▶ **Instruction 1**: According to the book review, at what age did Enaiatollah claim political asylum in Italy?
▶ **Instruction 2**: Retype the part of the book review starting with "In a book that" and going on through "life is liveable.".

▶ **Document excerpt**:
* Begin *

One night before putting him to bed, Enaiatollah’s mother tells him three things: don’t use drugs, don’t use weapons, don’t steal. The next day he wakes up to find she isn’t there. They have fled their village in Ghazni to seek safety outside Afghanistan but his mother has decided to return home to her younger children. Ten-year-old Enaiatollah is left alone in Pakistan to fend for himself.

In a book that takes a real experience and shapes it into a breath-taking narrative, Italian novelist Fabio Geda describes Enaiatollah’s remarkable five-year journey from Afghanistan to Italy where he finally managed to claim political asylum aged fifteen. His ordeal took him through Iran, Turkey and Greece, working on building sites in order to pay people-traffickers, and enduring the physical misery of dangerous border crossings squeezed into the false bottoms of lorries or trekking across inhospitable mountains. A series of almost implausible strokes of fortune enabled him to get to Turin, find help from an Italian family and meet Fabio Geda. In Geda’s skilled hands, Enaiatollah’s journey becomes a universal story of stoicism in the face of fear, and of the search for a place where life is liveable.

Last year I reviewed The Other Hand by Chris Cleave, only to find that whilst appreciating the fact that it was a book trying to shed light on what life is like for a refugee and the trials they have to endure just to find a place where they can live in peace; I really disliked the book as a whole and felt that there were probably other authors out there who could give these people a better voice. When someone suggested I try In The Sea There Are Crocodiles, a story based on a real-life refugee, I jumped at the chance to be able to compare the two and see if Fabio Geda could tell the story with that little something extra that for me, Chris Cleave lacked.

* End *

▶ **Spatial reasoning question data**:
* Begin *

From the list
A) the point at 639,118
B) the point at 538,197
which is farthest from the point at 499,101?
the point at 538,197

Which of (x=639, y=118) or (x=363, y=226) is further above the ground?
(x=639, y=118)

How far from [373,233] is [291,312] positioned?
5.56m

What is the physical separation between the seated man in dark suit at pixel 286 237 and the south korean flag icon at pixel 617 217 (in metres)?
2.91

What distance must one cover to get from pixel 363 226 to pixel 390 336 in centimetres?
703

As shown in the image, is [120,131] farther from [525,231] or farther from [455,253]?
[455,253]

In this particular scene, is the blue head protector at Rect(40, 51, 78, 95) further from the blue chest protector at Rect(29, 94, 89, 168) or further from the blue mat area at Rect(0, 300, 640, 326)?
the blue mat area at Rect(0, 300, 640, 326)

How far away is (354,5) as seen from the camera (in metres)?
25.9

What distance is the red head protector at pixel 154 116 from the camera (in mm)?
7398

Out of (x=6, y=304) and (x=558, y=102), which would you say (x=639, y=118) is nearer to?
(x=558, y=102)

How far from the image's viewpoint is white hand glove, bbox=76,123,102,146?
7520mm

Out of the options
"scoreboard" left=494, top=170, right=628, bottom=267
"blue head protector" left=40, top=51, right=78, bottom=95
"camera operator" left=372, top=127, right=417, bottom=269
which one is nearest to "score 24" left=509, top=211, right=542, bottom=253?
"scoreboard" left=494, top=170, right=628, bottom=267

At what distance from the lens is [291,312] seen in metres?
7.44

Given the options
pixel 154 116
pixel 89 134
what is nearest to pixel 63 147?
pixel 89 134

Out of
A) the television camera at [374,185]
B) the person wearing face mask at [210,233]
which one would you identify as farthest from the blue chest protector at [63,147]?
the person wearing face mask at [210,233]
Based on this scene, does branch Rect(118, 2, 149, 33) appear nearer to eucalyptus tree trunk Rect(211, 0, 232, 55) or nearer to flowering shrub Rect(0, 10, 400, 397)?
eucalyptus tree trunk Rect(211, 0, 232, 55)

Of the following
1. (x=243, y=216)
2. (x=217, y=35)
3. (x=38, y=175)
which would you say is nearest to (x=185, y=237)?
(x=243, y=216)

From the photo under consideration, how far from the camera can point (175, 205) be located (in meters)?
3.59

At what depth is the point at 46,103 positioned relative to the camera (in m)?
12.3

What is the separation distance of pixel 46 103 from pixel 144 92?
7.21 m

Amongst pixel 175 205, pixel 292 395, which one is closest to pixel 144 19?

* End *

▶ **Written answer 1**: Fifteen.

▶ **Written answer 2**:
In a book that takes a real experience and shapes it into a breath-taking narrative, Italian novelist Fabio Geda describes Enaiatollah’s remarkable five-year journey from Afghanistan to Italy where he finally managed to claim political asylum aged fifteen. His ordeal took him through Iran, Turkey and Greece, working on building sites in order to pay people-traffickers, and enduring the physical misery of dangerous border crossings squeezed into the false bottoms of lorries or trekking across inhospitable mountains. A series of almost implausible strokes of fortune enabled him to get to Turin, find help from an Italian family and meet Fabio Geda. In Geda’s skilled hands, Enaiatollah’s journey becomes a universal story of stoicism in the face of fear, and of the search for a place where life is liveable.